## [The task]
Write out exactly, excluding pictures, the lines from the one containing "order: Rodentia" through the end of the data, both included.

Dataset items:
▬▬▬▬▬▬▬▬▬▬

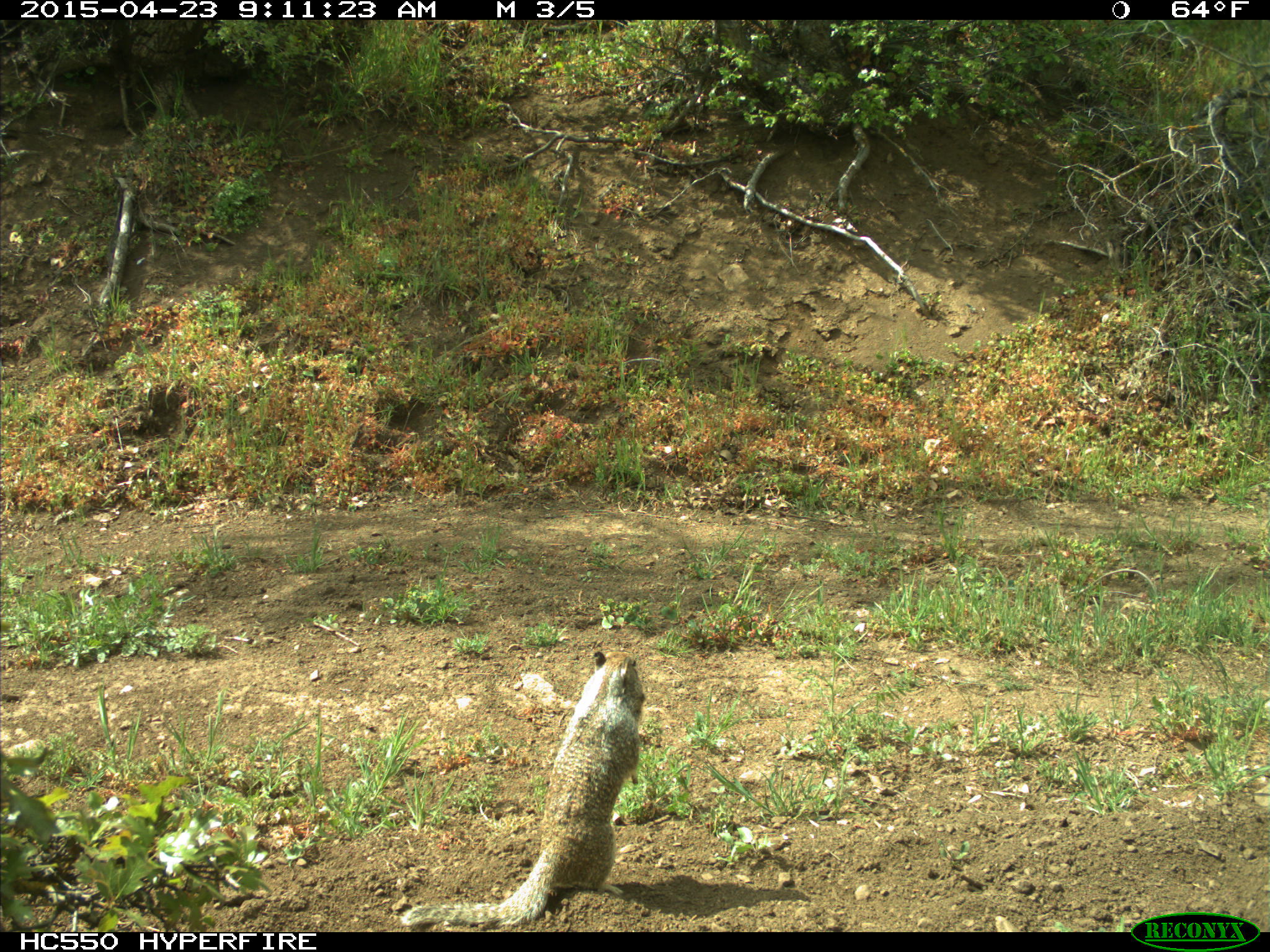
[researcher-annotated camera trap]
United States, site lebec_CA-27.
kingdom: Animalia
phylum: Chordata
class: Mammalia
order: Rodentia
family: Sciuridae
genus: Otospermophilus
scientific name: Otospermophilus beecheyi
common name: california ground squirrel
Otospermophilus beecheyi (california ground squirrel).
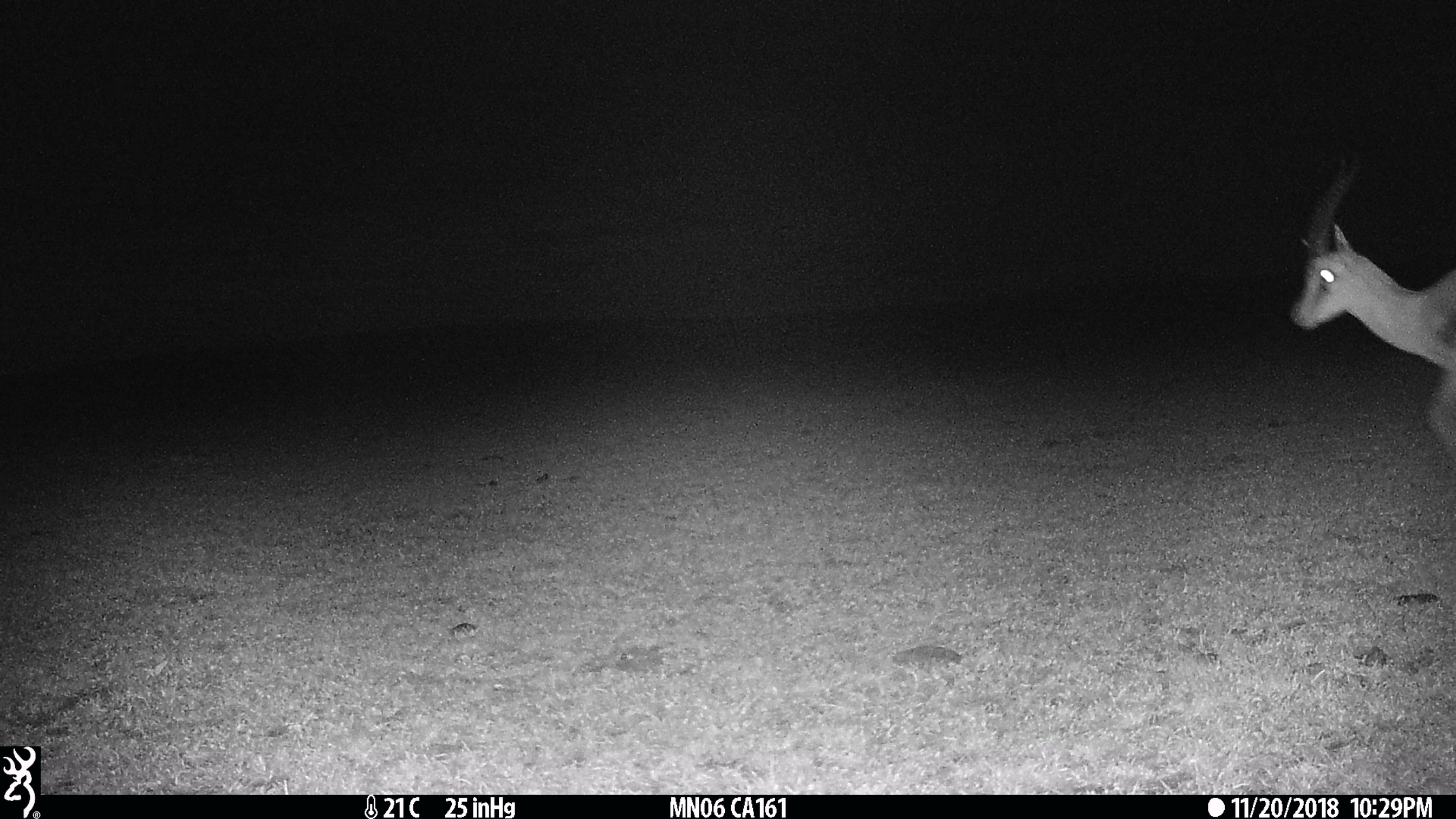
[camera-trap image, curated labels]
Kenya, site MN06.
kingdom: Animalia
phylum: Chordata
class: Mammalia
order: Artiodactyla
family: Bovidae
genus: Eudorcas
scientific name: Eudorcas thomsonii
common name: thomon's gazelle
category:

▬▬▬▬▬▬▬▬▬▬

## [Task output]
order: Rodentia
family: Sciuridae
genus: Otospermophilus
scientific name: Otospermophilus beecheyi
common name: california ground squirrel
Otospermophilus beecheyi (california ground squirrel).
[camera-trap image, curated labels]
Kenya, site MN06.
kingdom: Animalia
phylum: Chordata
class: Mammalia
order: Artiodactyla
family: Bovidae
genus: Eudorcas
scientific name: Eudorcas thomsonii
common name: thomon's gazelle
category:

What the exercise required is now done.